Authors: Vincent Zandri
My rotten luck…Dick Moonlight kind of luck.
Yet another Japanese tour group is on the way down.
The stairwell is simply too narrow for two full-grown human beings to pass without one of them pressing his or her back up against the stone wall. I don’t bother with politeness. I pull out the .9 mm, shout out, “
Polizia!
”
It does the trick.
The Japanese group reacts as one, pressing their backs up against the circular wall, allowing me ample space to slip on through.
I continue my roundabout climb to the second level.
I bound through the stairwell door and onto another narrow stone walkway identical to the first one. Although this walkway also runs along the perimeter of the rotunda, it offers a much closer bird’s-eye view of the Duomo’s interior from just below the cupola. To my right, I once more come face to face with evil. I’m so close I feel like I can reach out and burn my fingers by touching the horned beast himself.
It’s Dante’s evil angel.
Satan.
The horned beast.
Gray-brown skin, black eyes, bald head, bat-like ears, and two bony horns topped off with sharp points. The keeper of the fire inside the lowest level of the inferno. He takes my breath away. I can only pray he is not my eternal future.

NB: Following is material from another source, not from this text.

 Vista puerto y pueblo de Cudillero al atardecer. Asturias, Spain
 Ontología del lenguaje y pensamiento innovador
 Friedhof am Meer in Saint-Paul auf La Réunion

To my left I gaze out another narrow slit of a window, back down onto a piazza that’s now far below. But I still see Brunelleschi looking up at me. Keep going, he tells me.
Vi! Vi! Vi!
I know better than to argue with a Renaissance genius.
Lungs flaming, I climb until entering into the third and final stairwell. I trek up the last flights of stone stairs until I reach the Duomo’s top parapet walk. Pistol in hand, I ascend the short ladder that accesses the exterior. When my head emerges from the hatch-like opening at the top, I find myself surrounded by more Japanese tourists. A swarm of them occupy the parapet with their cameras and video cams.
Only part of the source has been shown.